### EXERCISE OBJECTIVE
Reproduce each of the rows below word for word, from the first to the last.
<<<<
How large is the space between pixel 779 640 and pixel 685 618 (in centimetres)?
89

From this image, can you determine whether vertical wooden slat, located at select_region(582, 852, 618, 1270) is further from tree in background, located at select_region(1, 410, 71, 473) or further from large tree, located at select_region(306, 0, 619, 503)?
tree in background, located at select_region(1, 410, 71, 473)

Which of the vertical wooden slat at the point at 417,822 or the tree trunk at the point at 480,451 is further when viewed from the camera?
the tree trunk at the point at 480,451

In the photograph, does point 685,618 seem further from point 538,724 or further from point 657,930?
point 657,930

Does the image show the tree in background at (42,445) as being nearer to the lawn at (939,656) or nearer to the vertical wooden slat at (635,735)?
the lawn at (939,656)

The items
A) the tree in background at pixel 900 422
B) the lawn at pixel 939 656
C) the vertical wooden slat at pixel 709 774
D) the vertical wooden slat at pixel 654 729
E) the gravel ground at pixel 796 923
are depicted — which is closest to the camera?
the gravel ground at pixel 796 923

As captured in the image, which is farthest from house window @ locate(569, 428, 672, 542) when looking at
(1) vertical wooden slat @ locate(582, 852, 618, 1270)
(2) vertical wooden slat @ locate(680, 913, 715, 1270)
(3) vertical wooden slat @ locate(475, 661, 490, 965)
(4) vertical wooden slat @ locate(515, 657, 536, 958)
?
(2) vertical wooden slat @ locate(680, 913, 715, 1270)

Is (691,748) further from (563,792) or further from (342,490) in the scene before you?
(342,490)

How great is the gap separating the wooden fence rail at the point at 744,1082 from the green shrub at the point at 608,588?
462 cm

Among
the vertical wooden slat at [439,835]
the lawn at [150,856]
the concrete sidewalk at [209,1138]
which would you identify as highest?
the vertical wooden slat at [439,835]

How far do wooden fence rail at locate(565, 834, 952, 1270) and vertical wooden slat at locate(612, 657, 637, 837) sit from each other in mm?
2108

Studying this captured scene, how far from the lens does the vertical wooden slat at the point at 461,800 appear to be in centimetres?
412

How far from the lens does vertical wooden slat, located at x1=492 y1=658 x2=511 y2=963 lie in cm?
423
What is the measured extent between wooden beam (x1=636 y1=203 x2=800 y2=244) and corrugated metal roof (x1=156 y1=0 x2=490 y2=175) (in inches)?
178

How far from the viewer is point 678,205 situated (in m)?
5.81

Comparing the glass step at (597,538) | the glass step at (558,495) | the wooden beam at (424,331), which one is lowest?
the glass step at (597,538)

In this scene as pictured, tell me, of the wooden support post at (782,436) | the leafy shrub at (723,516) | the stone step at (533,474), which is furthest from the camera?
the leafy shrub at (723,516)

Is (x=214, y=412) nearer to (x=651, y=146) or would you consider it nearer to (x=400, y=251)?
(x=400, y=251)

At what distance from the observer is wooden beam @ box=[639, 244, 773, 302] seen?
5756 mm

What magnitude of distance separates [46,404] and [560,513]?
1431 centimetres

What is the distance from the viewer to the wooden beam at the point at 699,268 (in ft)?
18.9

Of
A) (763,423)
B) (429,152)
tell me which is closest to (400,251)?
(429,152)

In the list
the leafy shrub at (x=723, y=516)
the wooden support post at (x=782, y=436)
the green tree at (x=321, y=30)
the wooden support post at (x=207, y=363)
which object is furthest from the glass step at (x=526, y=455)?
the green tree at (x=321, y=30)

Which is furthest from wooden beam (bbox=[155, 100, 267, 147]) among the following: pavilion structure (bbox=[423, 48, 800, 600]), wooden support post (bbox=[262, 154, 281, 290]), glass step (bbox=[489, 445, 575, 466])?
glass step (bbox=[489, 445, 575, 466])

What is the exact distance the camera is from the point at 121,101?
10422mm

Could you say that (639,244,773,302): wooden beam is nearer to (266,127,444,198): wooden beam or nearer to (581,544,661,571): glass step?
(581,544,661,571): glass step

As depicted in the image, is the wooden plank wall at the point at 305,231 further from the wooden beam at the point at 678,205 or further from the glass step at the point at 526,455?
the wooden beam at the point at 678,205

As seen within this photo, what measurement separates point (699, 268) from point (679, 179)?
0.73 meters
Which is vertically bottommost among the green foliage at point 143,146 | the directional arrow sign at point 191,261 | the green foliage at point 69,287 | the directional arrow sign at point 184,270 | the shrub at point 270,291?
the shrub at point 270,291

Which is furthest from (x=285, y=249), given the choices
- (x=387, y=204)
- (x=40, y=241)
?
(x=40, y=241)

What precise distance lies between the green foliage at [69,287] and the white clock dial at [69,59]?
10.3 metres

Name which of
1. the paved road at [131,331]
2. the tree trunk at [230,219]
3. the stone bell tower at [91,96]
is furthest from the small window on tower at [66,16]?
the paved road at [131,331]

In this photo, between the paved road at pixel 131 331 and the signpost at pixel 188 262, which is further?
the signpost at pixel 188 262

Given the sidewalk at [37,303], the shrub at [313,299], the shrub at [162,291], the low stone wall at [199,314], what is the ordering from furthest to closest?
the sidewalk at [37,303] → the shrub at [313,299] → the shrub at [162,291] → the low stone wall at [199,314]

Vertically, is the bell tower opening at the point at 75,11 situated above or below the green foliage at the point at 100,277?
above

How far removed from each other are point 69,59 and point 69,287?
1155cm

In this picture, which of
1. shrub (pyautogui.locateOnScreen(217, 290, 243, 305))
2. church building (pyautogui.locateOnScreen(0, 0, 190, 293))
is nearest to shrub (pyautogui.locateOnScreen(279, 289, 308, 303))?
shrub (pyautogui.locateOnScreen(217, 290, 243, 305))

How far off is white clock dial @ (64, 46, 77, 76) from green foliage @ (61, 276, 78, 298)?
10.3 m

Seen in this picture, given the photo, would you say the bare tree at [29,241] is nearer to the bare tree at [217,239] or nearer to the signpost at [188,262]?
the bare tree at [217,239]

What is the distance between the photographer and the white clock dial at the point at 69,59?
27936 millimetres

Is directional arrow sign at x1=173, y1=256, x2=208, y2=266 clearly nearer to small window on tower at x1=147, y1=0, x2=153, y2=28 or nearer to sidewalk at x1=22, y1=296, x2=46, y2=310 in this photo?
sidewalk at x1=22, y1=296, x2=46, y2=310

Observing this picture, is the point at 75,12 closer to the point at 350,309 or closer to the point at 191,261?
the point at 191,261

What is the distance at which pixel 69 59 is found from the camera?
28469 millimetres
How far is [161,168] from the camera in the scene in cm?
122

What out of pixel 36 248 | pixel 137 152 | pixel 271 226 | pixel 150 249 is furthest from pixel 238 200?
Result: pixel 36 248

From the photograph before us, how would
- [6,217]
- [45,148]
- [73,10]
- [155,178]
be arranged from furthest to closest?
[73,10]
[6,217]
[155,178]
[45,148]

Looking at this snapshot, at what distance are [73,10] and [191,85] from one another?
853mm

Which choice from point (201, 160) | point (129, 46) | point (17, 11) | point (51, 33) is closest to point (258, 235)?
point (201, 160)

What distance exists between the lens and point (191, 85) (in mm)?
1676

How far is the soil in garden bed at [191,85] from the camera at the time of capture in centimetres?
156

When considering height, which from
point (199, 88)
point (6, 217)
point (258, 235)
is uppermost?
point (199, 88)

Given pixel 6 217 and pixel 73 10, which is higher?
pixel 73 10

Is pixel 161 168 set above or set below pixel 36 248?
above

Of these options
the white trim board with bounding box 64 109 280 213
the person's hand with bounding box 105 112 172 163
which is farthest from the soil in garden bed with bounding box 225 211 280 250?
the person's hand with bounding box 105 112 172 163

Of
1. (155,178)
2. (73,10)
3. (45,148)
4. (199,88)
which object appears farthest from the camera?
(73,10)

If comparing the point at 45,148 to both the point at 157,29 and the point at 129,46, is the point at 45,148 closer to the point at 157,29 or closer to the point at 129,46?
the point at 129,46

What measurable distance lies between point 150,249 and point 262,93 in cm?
>>>>
### IN RESPONSE
How large is the space between pixel 779 640 and pixel 685 618 (in centimetres)?
89

From this image, can you determine whether vertical wooden slat, located at select_region(582, 852, 618, 1270) is further from tree in background, located at select_region(1, 410, 71, 473) or further from large tree, located at select_region(306, 0, 619, 503)?
tree in background, located at select_region(1, 410, 71, 473)

Which of the vertical wooden slat at the point at 417,822 or the tree trunk at the point at 480,451 is further when viewed from the camera?
the tree trunk at the point at 480,451

In the photograph, does point 685,618 seem further from point 538,724 or further from point 657,930?
point 657,930

Does the image show the tree in background at (42,445) as being nearer to the lawn at (939,656) or nearer to the vertical wooden slat at (635,735)?
the lawn at (939,656)

The items
A) the tree in background at pixel 900 422
B) the lawn at pixel 939 656
C) the vertical wooden slat at pixel 709 774
D) the vertical wooden slat at pixel 654 729
E) the gravel ground at pixel 796 923
are depicted — which is closest to the camera?
the gravel ground at pixel 796 923

As captured in the image, which is farthest from house window @ locate(569, 428, 672, 542) when looking at
(1) vertical wooden slat @ locate(582, 852, 618, 1270)
(2) vertical wooden slat @ locate(680, 913, 715, 1270)
(3) vertical wooden slat @ locate(475, 661, 490, 965)
(4) vertical wooden slat @ locate(515, 657, 536, 958)
?
(2) vertical wooden slat @ locate(680, 913, 715, 1270)

Is (691,748) further from (563,792) or further from (342,490) in the scene before you?
(342,490)

How great is the gap separating the wooden fence rail at the point at 744,1082 from the green shrub at the point at 608,588?
462 cm

Among
the vertical wooden slat at [439,835]
the lawn at [150,856]
the concrete sidewalk at [209,1138]
which would you identify as highest?
the vertical wooden slat at [439,835]

How far do wooden fence rail at locate(565, 834, 952, 1270) and vertical wooden slat at locate(612, 657, 637, 837) sit from each other in mm?
2108

Studying this captured scene, how far from the lens does the vertical wooden slat at the point at 461,800 appear to be in centimetres?
412

How far from the lens does vertical wooden slat, located at x1=492 y1=658 x2=511 y2=963 lie in cm?
423
What is the measured extent between wooden beam (x1=636 y1=203 x2=800 y2=244) and corrugated metal roof (x1=156 y1=0 x2=490 y2=175) (in inches)?
178

How far from the viewer is point 678,205 situated (in m)?
5.81

Comparing the glass step at (597,538) | the glass step at (558,495) | the wooden beam at (424,331), which one is lowest?
the glass step at (597,538)

In this scene as pictured, tell me, of the wooden support post at (782,436) | the leafy shrub at (723,516) | the stone step at (533,474), which is furthest from the camera?
the leafy shrub at (723,516)

Is (x=214, y=412) nearer to (x=651, y=146) or would you consider it nearer to (x=400, y=251)?
(x=400, y=251)

At what distance from the observer is wooden beam @ box=[639, 244, 773, 302] seen?
5756 mm

What magnitude of distance separates [46,404] and [560,513]?
1431 centimetres

What is the distance from the viewer to the wooden beam at the point at 699,268 (in ft)?
18.9

Of
A) (763,423)
B) (429,152)
tell me which is closest to (400,251)?
(429,152)

In the list
the leafy shrub at (x=723, y=516)
the wooden support post at (x=782, y=436)
the green tree at (x=321, y=30)
the wooden support post at (x=207, y=363)
which object is furthest from the glass step at (x=526, y=455)?
the green tree at (x=321, y=30)

Which is furthest from wooden beam (bbox=[155, 100, 267, 147]) among the following: pavilion structure (bbox=[423, 48, 800, 600]), wooden support post (bbox=[262, 154, 281, 290]), glass step (bbox=[489, 445, 575, 466])?
glass step (bbox=[489, 445, 575, 466])

What is the exact distance the camera is from the point at 121,101?
10422mm

Could you say that (639,244,773,302): wooden beam is nearer to (266,127,444,198): wooden beam or nearer to (581,544,661,571): glass step?
(581,544,661,571): glass step

As depicted in the image, is the wooden plank wall at the point at 305,231 further from the wooden beam at the point at 678,205 or further from the glass step at the point at 526,455?
the wooden beam at the point at 678,205

As seen within this photo, what measurement separates point (699, 268) from point (679, 179)?
0.73 meters
Which is vertically bottommost among the green foliage at point 143,146 | the directional arrow sign at point 191,261 | the green foliage at point 69,287 | the directional arrow sign at point 184,270 | the shrub at point 270,291?
the shrub at point 270,291

Which is furthest from (x=285, y=249), given the choices
- (x=387, y=204)
- (x=40, y=241)
?
(x=40, y=241)

What precise distance lies between the green foliage at [69,287] and the white clock dial at [69,59]?
10.3 metres

Name which of
1. the paved road at [131,331]
2. the tree trunk at [230,219]
3. the stone bell tower at [91,96]
is furthest from the small window on tower at [66,16]?
the paved road at [131,331]

In this photo, between the paved road at pixel 131 331 and the signpost at pixel 188 262, which is further?
the signpost at pixel 188 262

Given the sidewalk at [37,303], the shrub at [313,299], the shrub at [162,291], the low stone wall at [199,314], what is the ordering from furthest to closest?
the sidewalk at [37,303] → the shrub at [313,299] → the shrub at [162,291] → the low stone wall at [199,314]

Vertically, is the bell tower opening at the point at 75,11 situated above or below the green foliage at the point at 100,277?
above

How far removed from each other are point 69,59 and point 69,287?
1155cm

In this picture, which of
1. shrub (pyautogui.locateOnScreen(217, 290, 243, 305))
2. church building (pyautogui.locateOnScreen(0, 0, 190, 293))
is nearest to shrub (pyautogui.locateOnScreen(279, 289, 308, 303))?
shrub (pyautogui.locateOnScreen(217, 290, 243, 305))

How far off is white clock dial @ (64, 46, 77, 76) from green foliage @ (61, 276, 78, 298)?
10.3 m

Seen in this picture, given the photo, would you say the bare tree at [29,241] is nearer to the bare tree at [217,239] or nearer to the signpost at [188,262]?
the bare tree at [217,239]

What is the distance between the photographer and the white clock dial at the point at 69,59?
27936 millimetres

Is directional arrow sign at x1=173, y1=256, x2=208, y2=266 clearly nearer to small window on tower at x1=147, y1=0, x2=153, y2=28 or nearer to sidewalk at x1=22, y1=296, x2=46, y2=310 in this photo?
sidewalk at x1=22, y1=296, x2=46, y2=310

Observing this picture, is the point at 75,12 closer to the point at 350,309 or closer to the point at 191,261?
the point at 191,261

What is the distance at which pixel 69 59 is found from the camera?
28469 millimetres
How far is [161,168] from the camera in the scene in cm?
122

What out of pixel 36 248 | pixel 137 152 | pixel 271 226 | pixel 150 249 is furthest from pixel 238 200?
Result: pixel 36 248

From the photograph before us, how would
- [6,217]
- [45,148]
- [73,10]
- [155,178]
be arranged from furthest to closest?
[73,10]
[6,217]
[155,178]
[45,148]

Looking at this snapshot, at what distance are [73,10] and [191,85] from one another?
853mm

Which choice from point (201, 160) | point (129, 46) | point (17, 11) | point (51, 33) is closest to point (258, 235)?
point (201, 160)

What distance exists between the lens and point (191, 85) (in mm)?
1676

How far is the soil in garden bed at [191,85] from the camera at the time of capture in centimetres?
156

When considering height, which from
point (199, 88)
point (6, 217)
point (258, 235)
is uppermost?
point (199, 88)

Given pixel 6 217 and pixel 73 10, which is higher?
pixel 73 10

Is pixel 161 168 set above or set below pixel 36 248?
above

Of these options
the white trim board with bounding box 64 109 280 213
the person's hand with bounding box 105 112 172 163
which is farthest from the soil in garden bed with bounding box 225 211 280 250?
the person's hand with bounding box 105 112 172 163

Of
1. (155,178)
2. (73,10)
3. (45,148)
4. (199,88)
which object appears farthest from the camera?
(73,10)

If comparing the point at 45,148 to both the point at 157,29 and the point at 129,46, is the point at 45,148 closer to the point at 157,29 or closer to the point at 129,46?
the point at 129,46

What measurable distance lies between point 150,249 and point 262,93 in cm?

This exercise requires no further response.